Provided data:

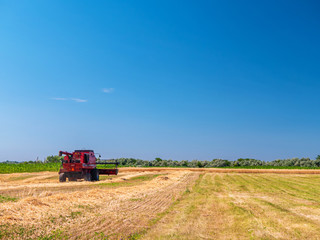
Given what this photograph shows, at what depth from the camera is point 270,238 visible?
848 centimetres

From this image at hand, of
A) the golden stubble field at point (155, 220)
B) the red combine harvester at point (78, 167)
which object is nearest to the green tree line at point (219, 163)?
the red combine harvester at point (78, 167)

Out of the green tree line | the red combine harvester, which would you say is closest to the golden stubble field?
the red combine harvester

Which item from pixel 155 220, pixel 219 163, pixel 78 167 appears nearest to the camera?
pixel 155 220

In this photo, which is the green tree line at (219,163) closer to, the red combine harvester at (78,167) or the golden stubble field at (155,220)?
the red combine harvester at (78,167)

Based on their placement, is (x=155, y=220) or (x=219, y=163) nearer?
(x=155, y=220)

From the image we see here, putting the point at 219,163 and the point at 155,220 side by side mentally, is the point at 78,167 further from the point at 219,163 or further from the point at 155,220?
the point at 219,163

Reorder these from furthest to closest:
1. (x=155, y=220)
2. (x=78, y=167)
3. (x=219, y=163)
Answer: (x=219, y=163) < (x=78, y=167) < (x=155, y=220)

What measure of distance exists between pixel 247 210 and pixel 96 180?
21177 millimetres

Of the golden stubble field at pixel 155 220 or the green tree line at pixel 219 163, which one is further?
the green tree line at pixel 219 163

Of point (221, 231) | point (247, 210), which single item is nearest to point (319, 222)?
point (247, 210)

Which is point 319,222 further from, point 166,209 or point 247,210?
point 166,209

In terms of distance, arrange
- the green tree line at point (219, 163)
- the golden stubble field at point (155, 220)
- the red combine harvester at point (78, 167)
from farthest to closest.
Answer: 1. the green tree line at point (219, 163)
2. the red combine harvester at point (78, 167)
3. the golden stubble field at point (155, 220)

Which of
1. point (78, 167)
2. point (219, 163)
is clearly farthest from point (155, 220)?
point (219, 163)

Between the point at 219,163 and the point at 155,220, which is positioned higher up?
the point at 219,163
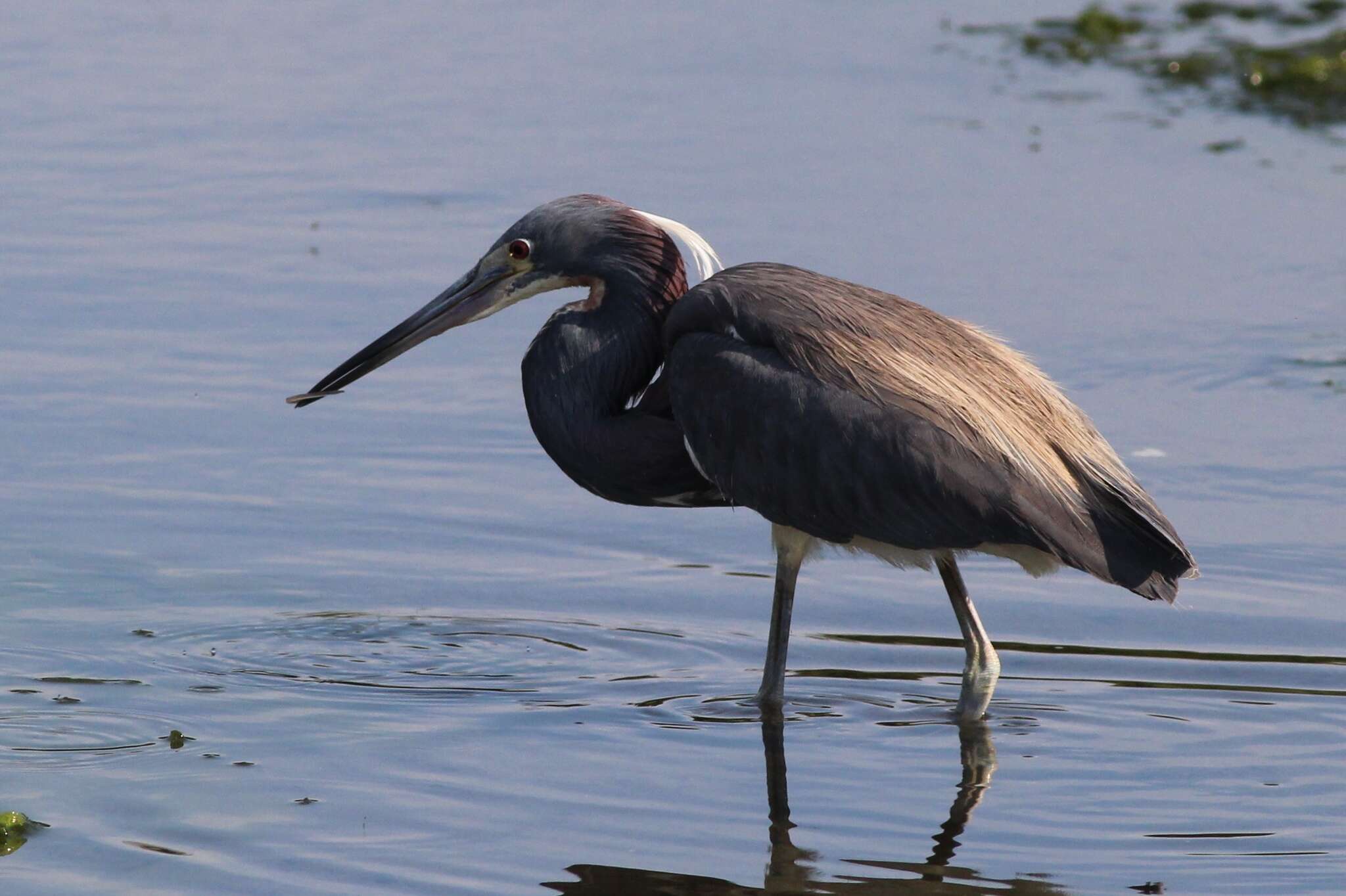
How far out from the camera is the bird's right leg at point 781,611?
21.5ft

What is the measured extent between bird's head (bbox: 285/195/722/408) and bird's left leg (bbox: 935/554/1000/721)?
1242 millimetres

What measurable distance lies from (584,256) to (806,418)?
932 mm

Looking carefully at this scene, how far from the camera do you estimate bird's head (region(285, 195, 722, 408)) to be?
6664 millimetres

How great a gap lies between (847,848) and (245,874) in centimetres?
159

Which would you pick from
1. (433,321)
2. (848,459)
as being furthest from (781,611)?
(433,321)

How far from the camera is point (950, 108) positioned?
1388 centimetres

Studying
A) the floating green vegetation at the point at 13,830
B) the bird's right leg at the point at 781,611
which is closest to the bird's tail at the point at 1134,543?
the bird's right leg at the point at 781,611

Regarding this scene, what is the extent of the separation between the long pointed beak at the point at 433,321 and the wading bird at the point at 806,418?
1 centimetres

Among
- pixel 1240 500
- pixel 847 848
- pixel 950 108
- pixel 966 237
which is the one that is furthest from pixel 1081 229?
pixel 847 848

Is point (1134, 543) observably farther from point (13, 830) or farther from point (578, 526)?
point (13, 830)

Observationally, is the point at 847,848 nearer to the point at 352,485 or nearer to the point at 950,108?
the point at 352,485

What to work on:
Present the lines of the entries above as a Markdown table with the columns Row and Text. Start at the line that contains "How far from the camera is", end at the line that contains "1 centimetres", give each line its row number, and omit blank lines.

Answer to this problem:
| Row | Text |
|---|---|
| 1 | How far from the camera is point (950, 108) positioned? |
| 2 | 1388 centimetres |
| 3 | Studying |
| 4 | A) the floating green vegetation at the point at 13,830 |
| 5 | B) the bird's right leg at the point at 781,611 |
| 6 | which is closest to the bird's tail at the point at 1134,543? |
| 7 | the bird's right leg at the point at 781,611 |
| 8 | Regarding this scene, what is the extent of the separation between the long pointed beak at the point at 433,321 and the wading bird at the point at 806,418? |
| 9 | 1 centimetres |